* Отрывок документа
--
Человек Высоцкого живет в мире, который – в момент переживания – достаточно явно разделен на две неравные и неравноценные части: сфера непосредственного обитания человека – круг – ограничивает и сковывает его стремления или искажает и дегуманизирует их, а этой сфере противостоит область, обычно неограниченная, с которой связаны надежды на полное и безусловное воплощение духовных возможностей человека. Перемещение в этой системе означает движение через границу, опредмеченную в топографических или пластических образах, в образах народной мифопоэтики, а иногда представленную как грань внутреннего конфликта личности.

Цель движения в поэзии Высоцкого – пересечение границ, пределов дозволенного, разрешенного и даже возможного. Подчиняясь только «жажде жизни», волк «из повиновения вышел за флажки», а другой герой с ходу промахивает «финиш-горизонт»... Складывается впечатление, что пределы и границы в мире Высоцкого созданы только для того, чтобы их пересекали люди и животные, корабли и самолеты, пограничники и автомобилисты, спортсмены и уголовники, живые и мертвые. Персонаж, вернувшийся из «мира потустороннего», завлекает туда словами: «У нас границ – не перечесть. / Беги, не тронем!», а в Стране Чудес, куда попадает Алиса, наоборот – «В ней нет границ, не нужно плыть, бежать или лететь». Или: «Север. Воля. Надежда. Страна без границ» – тут уже сам контекст весьма показателен. Нейтральные воды дороги героям Высоцкого так же, как и нейтральная полоса. Именно нейтральная полоса, а не «чужая заграница» нужна им: ведь там такое же ограниченное пространство. 69

 

6. «ЗДЕСЬ» И «ТАМ»

 

Граница – знак дисгармоничности миропорядка, с которым поэт не склонен соглашаться. «Ведь земля-то ничья!» – напоминает его герой, и автор здесь под словом «земля» понимает не только нейтральную полосу. Весь мир, по Высоцкому, разделен, расколот, разъединен и разбит на части, но в то же время – по положению человека в мире – он всего лишь двоичен: в нем есть разделенные границей «здесь», где находится «я», и «там», куда «я» стремится. И движение у Высоцкого – это свободное и освобождающее перемещение из «здесь» в «там» через границу-запрет.
--
* Исходные материалы
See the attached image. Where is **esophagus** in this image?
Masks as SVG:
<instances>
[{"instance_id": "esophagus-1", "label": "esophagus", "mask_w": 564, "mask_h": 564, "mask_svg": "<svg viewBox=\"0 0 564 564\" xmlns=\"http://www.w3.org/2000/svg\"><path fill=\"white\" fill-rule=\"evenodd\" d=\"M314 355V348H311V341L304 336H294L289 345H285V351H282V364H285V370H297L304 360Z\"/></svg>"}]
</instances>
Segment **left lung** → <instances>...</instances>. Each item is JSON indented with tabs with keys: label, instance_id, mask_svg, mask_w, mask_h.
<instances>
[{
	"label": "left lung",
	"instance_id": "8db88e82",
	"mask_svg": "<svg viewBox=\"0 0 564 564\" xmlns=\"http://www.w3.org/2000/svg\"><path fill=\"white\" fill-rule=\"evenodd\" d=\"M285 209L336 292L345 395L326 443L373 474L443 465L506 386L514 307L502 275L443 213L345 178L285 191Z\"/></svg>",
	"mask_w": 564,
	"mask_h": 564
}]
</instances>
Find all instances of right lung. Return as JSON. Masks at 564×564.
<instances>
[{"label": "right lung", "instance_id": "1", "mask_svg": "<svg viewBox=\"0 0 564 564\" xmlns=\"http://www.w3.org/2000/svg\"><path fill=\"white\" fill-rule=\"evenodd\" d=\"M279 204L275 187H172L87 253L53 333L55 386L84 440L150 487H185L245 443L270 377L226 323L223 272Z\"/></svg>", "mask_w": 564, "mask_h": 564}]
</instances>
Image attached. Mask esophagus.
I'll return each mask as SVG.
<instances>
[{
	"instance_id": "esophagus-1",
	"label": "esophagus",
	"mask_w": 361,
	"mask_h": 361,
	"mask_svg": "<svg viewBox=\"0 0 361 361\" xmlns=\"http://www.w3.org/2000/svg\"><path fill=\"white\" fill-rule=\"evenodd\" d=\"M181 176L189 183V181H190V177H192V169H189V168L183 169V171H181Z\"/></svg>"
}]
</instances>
--
* Что требуется
Продолжите отрывок о границах в поэзии Высоцкого, начав сразу после его последнего предложения. Приведённые строки для работы не понадобятся.

* Ответ
«Здесь» и «там», естественно, наделяются идеологическими, этическими значениями и абстрагируются как сферы бытия души (я-здесь – граница – я-там). Путь от одного к другому заключается, прежде всего, в самопреодолении, которое и должно вылиться в преодоление внешних препятствий. Это подвиг жизни и нравственности, влекущий, может быть, смерть, но зато – радость свободного выбора, торжествующее чувство собственного человеческого достоинства, сознание полной реализации возможностей, исполнения своего предназначения.

Противопоставление имеющегося в наличии «здесь» заманчивому, чудесному, удивительному, непохожему на него «там», конечно, связано с романтической традицией, безусловно, весьма значимой для Высоцкого. Однако то, как это противопоставление выглядит у него, все же нельзя считать чисто романтическим двоемирием, предусматривающим сосуществование (во взаимодействии, противостоянии и конфликте) мира материальной повседневности «здесь» и возвышенной области духа «там», где слышится «музыка сфер». Высоцкому ближе ощущение той расколотости единого мира, в результате которой, если воспользоваться словами Гейне, «трещина прошла по сердцу поэта». Поэтому преодоление границы часто предусматривает у него возможность (а иногда – необходимость) возвращения обратно, что как раз и «снимает» эту расколотость, позволяет вернуть и человеку, и миру утраченное единство целого. Рассмотрим эту проблему более подробно.

Начнем с того, что поэт Высоцкий часто мыслит именно категориями «здесь» и «там», причем его герои (и лирический, и ролевые) чувствуют себя «здесь» неважно: «Жил я с матерью и с батей / На Арбате, здесь бы так...», «Здесь лапы 70 у елей дрожат на весу. / Здесь птицы щебечут тревожно...», «Дайте мне глоток другого воздуха. / Смею ли роптать? Наверно, смею. / 3апах здесь...», «А тут вот... всё неладно», «Здесь леса кругом гнутся по ветру. / Синева кругом – как не взвыть?» и т. д. Подобные примеры (и, может быть, лучшие) можно легко найти в самых разных стихотворениях.

«Там», противостоящее наличному «здесь», в поэзии Высоцкого имеет несколько вполне определенных образных ипостасей. Во-первых, «там» – это горы/небо/море, противопоставленные унылой жизни равнинного обывателя-пешехода; во-вторых, «там» – это война и связанные с ней опасности, требующие от человека мужества, напряжения сил и т. д.; в-третьих, – это «свободный мир», о котором мечтает заключенный. Кроме того, «там» – это прошлое и вообще «мир потусторонний».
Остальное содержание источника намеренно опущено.